Image Source: NeuroscienceNews.com image is credited to luxembourg Institute of Health.
Original Research: Open access research for “Single‐cell transcriptomics reveals distinct inflammation‐induced microglia signatures” by Carole Sousa, Anna Golebiewska, Suresh K Poovathingal, Tony Kaoma, Yolanda Pires‐Afonso, Silvia Martina, Djalil Coowar, Francisco Azuaje, Alexander Skupin, Rudi Balling, Knut Biber, Simone P Niclou, Alessandro Michelucci in EMBO Reports. Published November 9 2018.

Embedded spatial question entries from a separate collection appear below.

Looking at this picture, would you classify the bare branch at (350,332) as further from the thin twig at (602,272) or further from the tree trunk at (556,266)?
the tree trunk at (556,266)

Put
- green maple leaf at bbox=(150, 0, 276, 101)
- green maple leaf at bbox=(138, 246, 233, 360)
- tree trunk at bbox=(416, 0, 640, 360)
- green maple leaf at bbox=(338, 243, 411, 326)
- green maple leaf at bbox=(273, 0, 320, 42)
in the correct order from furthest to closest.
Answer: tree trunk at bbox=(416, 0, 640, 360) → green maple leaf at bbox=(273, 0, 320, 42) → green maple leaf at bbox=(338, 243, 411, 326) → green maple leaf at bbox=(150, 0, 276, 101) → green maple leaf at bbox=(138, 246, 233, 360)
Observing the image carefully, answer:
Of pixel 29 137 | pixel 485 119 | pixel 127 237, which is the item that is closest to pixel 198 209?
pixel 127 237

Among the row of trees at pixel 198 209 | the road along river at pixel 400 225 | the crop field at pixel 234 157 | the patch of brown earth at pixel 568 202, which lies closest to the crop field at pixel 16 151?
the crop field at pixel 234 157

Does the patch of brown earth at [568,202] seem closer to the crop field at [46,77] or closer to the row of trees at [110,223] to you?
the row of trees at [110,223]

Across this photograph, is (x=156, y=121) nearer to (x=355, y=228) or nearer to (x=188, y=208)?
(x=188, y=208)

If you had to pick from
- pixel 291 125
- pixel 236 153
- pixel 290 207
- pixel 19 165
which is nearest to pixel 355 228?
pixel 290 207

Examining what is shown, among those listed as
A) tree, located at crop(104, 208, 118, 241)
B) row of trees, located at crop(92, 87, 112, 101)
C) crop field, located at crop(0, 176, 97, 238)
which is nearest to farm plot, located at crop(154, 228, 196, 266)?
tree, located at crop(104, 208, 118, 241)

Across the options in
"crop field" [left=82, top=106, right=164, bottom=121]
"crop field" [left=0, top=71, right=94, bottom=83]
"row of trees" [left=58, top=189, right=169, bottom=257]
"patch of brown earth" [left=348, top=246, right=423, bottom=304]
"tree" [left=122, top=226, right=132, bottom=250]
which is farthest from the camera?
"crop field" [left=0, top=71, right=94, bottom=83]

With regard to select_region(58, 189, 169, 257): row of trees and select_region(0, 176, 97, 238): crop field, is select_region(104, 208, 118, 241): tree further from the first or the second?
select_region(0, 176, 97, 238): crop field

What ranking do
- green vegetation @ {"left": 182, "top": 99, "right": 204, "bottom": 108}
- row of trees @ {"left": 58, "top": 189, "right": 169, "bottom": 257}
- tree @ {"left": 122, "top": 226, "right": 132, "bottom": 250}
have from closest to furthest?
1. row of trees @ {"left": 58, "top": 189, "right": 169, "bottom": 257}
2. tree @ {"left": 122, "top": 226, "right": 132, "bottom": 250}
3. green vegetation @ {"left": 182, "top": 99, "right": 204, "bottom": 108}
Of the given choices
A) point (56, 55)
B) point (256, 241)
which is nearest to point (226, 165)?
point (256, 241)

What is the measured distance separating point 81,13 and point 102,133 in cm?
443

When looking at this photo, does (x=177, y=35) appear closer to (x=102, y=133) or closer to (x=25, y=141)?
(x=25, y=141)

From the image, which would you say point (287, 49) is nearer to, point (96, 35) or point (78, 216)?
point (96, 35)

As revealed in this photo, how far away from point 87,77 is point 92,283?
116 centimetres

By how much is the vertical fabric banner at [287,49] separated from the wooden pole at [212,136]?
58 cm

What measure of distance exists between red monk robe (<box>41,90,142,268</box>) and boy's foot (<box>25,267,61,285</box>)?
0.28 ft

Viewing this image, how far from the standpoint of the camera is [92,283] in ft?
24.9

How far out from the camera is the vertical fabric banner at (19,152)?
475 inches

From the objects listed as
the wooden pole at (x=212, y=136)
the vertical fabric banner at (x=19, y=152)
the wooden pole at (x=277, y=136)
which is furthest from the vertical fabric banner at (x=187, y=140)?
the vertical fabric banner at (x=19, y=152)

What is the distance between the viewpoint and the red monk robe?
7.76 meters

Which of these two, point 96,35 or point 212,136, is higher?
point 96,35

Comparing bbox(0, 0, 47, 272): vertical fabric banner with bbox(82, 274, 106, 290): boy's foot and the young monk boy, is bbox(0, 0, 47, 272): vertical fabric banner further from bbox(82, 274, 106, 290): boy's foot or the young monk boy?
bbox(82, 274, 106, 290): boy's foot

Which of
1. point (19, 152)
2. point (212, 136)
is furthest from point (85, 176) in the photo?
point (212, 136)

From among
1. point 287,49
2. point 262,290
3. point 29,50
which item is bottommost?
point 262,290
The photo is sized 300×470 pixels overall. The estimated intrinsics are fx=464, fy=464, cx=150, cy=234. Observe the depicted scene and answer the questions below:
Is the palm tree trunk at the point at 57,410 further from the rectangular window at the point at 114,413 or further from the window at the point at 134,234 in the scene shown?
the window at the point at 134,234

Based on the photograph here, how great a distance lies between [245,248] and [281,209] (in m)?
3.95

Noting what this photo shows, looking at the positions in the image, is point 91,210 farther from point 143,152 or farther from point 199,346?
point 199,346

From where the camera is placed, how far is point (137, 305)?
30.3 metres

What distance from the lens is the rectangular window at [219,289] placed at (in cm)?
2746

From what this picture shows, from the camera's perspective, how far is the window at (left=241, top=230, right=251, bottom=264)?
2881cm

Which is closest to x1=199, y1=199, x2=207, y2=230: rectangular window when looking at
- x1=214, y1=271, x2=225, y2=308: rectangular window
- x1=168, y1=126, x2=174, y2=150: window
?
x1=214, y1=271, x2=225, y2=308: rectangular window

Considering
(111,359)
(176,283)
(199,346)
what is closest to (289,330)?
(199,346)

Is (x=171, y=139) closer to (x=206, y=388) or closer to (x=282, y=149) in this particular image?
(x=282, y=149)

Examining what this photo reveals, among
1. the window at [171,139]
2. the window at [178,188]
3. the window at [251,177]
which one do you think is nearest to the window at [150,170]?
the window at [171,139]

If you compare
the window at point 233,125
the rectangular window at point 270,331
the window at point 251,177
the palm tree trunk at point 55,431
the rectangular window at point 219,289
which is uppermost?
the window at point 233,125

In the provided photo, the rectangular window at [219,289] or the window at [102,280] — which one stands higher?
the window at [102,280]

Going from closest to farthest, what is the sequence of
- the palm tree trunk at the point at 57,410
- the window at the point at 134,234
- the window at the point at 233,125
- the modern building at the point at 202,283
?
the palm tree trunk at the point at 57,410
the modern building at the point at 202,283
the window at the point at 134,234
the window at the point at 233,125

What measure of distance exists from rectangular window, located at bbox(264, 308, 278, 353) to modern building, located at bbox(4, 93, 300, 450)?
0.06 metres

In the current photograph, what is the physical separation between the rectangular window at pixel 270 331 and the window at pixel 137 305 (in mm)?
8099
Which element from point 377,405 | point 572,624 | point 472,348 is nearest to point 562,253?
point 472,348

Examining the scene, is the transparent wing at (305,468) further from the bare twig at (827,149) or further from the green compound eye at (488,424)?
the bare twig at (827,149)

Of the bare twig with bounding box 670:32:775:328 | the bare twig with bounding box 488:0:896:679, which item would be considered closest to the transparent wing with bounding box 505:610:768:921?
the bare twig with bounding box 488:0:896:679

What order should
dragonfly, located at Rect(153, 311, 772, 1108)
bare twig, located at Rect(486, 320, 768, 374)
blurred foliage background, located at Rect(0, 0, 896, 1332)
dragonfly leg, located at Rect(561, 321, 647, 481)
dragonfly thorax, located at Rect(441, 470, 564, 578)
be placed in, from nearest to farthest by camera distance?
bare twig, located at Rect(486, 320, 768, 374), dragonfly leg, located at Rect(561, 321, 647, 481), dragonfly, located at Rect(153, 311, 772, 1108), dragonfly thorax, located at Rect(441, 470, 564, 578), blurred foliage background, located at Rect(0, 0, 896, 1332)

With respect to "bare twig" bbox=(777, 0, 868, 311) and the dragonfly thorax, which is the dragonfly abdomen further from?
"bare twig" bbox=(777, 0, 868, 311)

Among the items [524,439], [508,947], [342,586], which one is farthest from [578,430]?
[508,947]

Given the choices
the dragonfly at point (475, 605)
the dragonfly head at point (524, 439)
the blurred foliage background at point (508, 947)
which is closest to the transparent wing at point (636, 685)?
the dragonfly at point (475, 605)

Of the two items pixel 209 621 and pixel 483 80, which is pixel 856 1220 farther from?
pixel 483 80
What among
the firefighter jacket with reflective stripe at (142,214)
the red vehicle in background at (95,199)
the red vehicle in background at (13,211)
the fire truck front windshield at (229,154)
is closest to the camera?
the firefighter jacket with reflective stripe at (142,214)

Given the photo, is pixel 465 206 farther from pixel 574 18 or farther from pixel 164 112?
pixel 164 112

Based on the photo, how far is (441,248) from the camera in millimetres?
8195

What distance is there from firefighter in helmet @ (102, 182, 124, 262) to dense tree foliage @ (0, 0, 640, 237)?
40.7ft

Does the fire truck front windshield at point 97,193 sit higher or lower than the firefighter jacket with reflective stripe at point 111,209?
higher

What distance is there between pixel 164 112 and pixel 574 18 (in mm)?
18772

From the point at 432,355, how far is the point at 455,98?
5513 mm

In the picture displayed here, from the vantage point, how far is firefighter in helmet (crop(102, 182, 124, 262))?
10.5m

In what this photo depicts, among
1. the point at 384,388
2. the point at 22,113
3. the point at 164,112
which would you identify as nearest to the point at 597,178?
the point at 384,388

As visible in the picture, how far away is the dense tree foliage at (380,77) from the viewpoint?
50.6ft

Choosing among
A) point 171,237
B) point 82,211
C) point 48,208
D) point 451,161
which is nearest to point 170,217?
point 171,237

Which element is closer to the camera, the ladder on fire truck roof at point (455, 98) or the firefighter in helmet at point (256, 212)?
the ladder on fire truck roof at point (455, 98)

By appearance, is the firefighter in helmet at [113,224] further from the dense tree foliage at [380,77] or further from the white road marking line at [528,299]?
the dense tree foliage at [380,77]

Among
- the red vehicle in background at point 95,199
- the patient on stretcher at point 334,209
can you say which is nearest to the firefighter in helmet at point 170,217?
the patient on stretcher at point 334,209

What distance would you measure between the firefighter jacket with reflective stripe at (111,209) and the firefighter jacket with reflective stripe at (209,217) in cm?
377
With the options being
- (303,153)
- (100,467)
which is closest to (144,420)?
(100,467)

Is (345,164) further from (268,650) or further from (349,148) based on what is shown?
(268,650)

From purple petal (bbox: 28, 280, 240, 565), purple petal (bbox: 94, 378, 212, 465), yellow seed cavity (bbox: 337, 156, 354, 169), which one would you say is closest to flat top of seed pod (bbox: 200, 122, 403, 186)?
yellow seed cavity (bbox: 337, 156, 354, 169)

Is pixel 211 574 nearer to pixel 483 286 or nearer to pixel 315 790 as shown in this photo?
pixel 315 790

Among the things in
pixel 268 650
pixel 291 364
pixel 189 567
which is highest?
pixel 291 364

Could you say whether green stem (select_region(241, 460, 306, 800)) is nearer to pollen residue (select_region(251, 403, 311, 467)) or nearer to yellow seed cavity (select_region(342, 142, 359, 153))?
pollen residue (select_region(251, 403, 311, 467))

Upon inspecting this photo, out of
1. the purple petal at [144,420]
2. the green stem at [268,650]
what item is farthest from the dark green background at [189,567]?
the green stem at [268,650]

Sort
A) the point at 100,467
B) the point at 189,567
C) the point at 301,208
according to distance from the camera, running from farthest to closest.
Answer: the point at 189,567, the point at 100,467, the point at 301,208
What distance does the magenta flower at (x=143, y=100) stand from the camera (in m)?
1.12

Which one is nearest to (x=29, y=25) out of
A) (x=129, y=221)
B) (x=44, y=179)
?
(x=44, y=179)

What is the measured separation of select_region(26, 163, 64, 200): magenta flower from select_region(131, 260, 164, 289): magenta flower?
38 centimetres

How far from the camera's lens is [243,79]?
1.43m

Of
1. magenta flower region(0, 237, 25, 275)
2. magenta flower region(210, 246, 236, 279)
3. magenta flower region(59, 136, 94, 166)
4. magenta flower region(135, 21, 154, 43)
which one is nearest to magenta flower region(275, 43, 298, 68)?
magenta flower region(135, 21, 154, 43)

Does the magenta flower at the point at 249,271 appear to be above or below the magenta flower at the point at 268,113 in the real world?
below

Single‐cell transcriptomics reveals distinct inflammation‐induced microglia signatures
Microglia are specialized parenchymal‐resident phagocytes of the central nervous system (CNS) that actively support, defend and modulate the neural environment. Dysfunctional microglial responses are thought to worsen CNS diseases; nevertheless, their impact during neuroinflammatory processes remains largely obscure. Here, using a combination of single‐cell RNA sequencing and multicolour flow cytometry, we comprehensively profile microglia in the brain of lipopolysaccharide (LPS)‐injected mice. By excluding the contribution of other immune CNS‐resident and peripheral cells, we show that microglia isolated from LPS‐injected mice display a global downregulation of their homeostatic signature together with an upregulation of inflammatory genes. Notably, we identify distinct microglial activated profiles under inflammatory conditions, which greatly differ from neurodegenerative disease‐associated profiles. These results provide insights into microglial heterogeneity and establish a resource for the identification of specific phenotypes in CNS disorders, such as neuroinflammatory and neurodegenerative diseases.